Originally Posted by

**wsldam** I will prove when 'n' is an odd prime (so we can invoke Wilson's Theorem).

Let p be an odd prime. Then by Wilson's Theorem:

$\displaystyle -1 \equiv (p-1)! mod p$

$\displaystyle -1 \equiv 1 \cdot 2 \cdot ... \cdot \frac{p-1}{2} \cdot \frac{p+1}{2} \cdot ... \cdot (p-1) mod p$

Since $\displaystyle p \equiv 0 mod p$ we can freely subtract p from each term in the second half of the previous equation. This gives us:

$\displaystyle -1 \equiv 1 \cdot 2 \cdot ... \cdot \frac{p-1}{2} \cdot (-\frac{p-1}{2} \cdot ... \cdot (-1)) mod p$

Now note that in the second half of the right hand side there are $\displaystyle \frac{p-1}{2}$ '-1's' (pardon my notation abuse).

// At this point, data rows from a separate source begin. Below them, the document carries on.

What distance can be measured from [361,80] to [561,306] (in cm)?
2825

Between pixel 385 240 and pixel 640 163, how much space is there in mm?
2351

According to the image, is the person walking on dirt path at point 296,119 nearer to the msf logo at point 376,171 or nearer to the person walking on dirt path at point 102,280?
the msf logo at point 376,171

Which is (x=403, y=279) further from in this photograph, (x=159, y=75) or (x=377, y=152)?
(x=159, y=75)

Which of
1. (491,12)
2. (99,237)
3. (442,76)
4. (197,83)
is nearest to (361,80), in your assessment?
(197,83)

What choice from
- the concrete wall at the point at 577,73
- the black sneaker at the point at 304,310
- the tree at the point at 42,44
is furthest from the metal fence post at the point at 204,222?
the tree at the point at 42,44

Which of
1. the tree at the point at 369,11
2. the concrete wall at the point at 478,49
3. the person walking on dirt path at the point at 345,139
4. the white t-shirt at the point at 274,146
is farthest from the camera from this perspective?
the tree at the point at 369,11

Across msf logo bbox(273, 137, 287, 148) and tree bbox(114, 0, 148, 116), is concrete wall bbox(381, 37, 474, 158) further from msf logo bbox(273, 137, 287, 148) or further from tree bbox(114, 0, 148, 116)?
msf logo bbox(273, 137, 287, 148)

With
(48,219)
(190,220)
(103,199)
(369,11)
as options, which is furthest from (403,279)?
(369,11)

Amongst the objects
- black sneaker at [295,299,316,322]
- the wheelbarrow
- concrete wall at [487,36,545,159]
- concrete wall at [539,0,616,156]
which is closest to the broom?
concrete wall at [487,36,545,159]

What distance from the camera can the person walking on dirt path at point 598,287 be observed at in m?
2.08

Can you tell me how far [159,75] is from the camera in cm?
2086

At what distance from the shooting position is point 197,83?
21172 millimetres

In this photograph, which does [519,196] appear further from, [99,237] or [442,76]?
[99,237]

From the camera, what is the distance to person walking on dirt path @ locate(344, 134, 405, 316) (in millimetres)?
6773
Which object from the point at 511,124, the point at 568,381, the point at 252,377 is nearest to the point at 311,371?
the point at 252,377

Pulling out the '-1's' we have the result.

If $\displaystyle p \equiv 1 mod 4$ then $\displaystyle \frac{p-1}{2} \equiv 0 mod 2$. Hence, by our previous result, $\displaystyle -1 \equiv [(\frac{p-1}{2})!]^2 mod p$. Therefore $\displaystyle x^2 \equiv -1 mod p$ has a solution.